SOURCE EXTRACT —
# Red dot rifle scope



## Javbike (Oct 21, 2021)

I have a ruger pc carbine I like to put a red dot scope on it how difficult is it to put on thanks in advance


----------



## Shipwreck (Jan 26, 2006)

The Ruger carbine comes with a picatinny rail. It will be easy. Most red dots come with a mount that fits on that kind of rail. Just put it on and tighten it.

The bigger issue will be deciding how much you want to spend on the optic 

I personally only buy milspec optics for any rifle I ever own. But, the average person probably spends around $100 for something. Bushnell makes a decent one for under $100. Or, check out Primary Arms. They have several aimpoint clones for a decent price.

Milspec optics - you are looking at a cost that is equal to or more than your rifle.


----------



## Shipwreck (Jan 26, 2006)

My current 2 favorite optics are the Sig Romeo 8T (the rest of the Sig Romeo line is not milspec). They are on sale right now: Sig Sauer Romeo8T Red Dot Sight Ballistic Circle 2 MOA Hex Bolt Mount Black SOR81002

The Sig Romeo 8T is the only Sig optic that is milspec. *It also has a 10 year battery life*. It goes to sleep until you move the gun, then it wakes back up. I like it much better than an Aimpoint Micro I used to have. The dot is crisper too.

I would avoid the other, non milspec Sig optics. I had a Romeo 4 once, and the mounting screw snapped as I was tightening it down on the rail. I have $5 scope rings that this has never happened to. So, it was rather disappointing. I sent it back for that reason. But, the 8T is made MUCH better...

I also love to Mepro 21 reflex sight with the triangle reticle. It is my other favorite optic. No batteries - just fiber optics and tritium. I have owned 7 of these over the years. If you have an astigmatism, this optic is fantastic... No distorted shape, like ya get on some red dots. Use the tip of the triangle for precision shots. It is the official optic of the Israeli military. It comes in different reticles, but the triangle is the best one. These are around $450, but they are pretty indestructible since there are no electronics. Don't get the bullseye version - the triangle one is the way to go...

The triangle version is on sale here for $426: https://www.amazon.com/MEPROLIGHT®-Self-Illuminated-Optics-tritium-Powered/dp/B004O6GFQE?th=1

For a cheaper price, the Bushnell TRS25 is on sale right now for $60 for the base model. But, you probably need one with a riser, so it is tall enough.. They should sell a version with a riser for just a few dollars more. Just realize that the glass will have a slight reddish tint. The more expensive optics usually have less of that color issue on the glass.

REQUIRED TASKS —
• A. In the red dot scope thread, what kind of rail does the Ruger carbine come with?
• B. Please write out the part of the red dot scope thread starting at "I personally only" and ending at "than your rifle.", substituting "Holosun" for "Primary Arms".

ENTRIES —

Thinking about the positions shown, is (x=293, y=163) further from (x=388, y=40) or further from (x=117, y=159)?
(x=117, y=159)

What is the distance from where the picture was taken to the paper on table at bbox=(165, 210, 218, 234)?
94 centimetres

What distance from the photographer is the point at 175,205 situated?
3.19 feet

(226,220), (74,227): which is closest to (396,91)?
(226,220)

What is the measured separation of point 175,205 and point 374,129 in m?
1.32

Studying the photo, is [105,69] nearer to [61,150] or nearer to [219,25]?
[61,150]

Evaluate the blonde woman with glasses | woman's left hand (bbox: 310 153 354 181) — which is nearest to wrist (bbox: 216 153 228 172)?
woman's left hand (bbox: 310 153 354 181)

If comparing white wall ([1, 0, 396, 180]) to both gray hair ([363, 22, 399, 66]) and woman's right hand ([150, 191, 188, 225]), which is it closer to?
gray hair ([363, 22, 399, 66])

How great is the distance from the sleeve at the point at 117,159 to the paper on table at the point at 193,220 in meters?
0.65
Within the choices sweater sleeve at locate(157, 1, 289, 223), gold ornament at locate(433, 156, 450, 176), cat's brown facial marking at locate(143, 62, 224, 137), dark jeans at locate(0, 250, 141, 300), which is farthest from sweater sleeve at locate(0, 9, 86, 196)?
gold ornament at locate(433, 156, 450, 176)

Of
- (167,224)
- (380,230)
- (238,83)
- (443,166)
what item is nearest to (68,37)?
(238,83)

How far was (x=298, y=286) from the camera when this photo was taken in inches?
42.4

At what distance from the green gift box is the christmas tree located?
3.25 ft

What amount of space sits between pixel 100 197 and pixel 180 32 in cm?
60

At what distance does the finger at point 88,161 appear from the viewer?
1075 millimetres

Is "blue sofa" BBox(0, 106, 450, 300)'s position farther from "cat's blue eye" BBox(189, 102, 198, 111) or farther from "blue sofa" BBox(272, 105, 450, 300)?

ANSWERS FOR THIS EXERCISE —
• A. A picatinny rail.

• B.
I personally only buy milspec optics for any rifle I ever own. But, the average person probably spends around $100 for something. Bushnell makes a decent one for under $100. Or, check out Holosun. They have several aimpoint clones for a decent price.

Milspec optics - you are looking at a cost that is equal to or more than your rifle.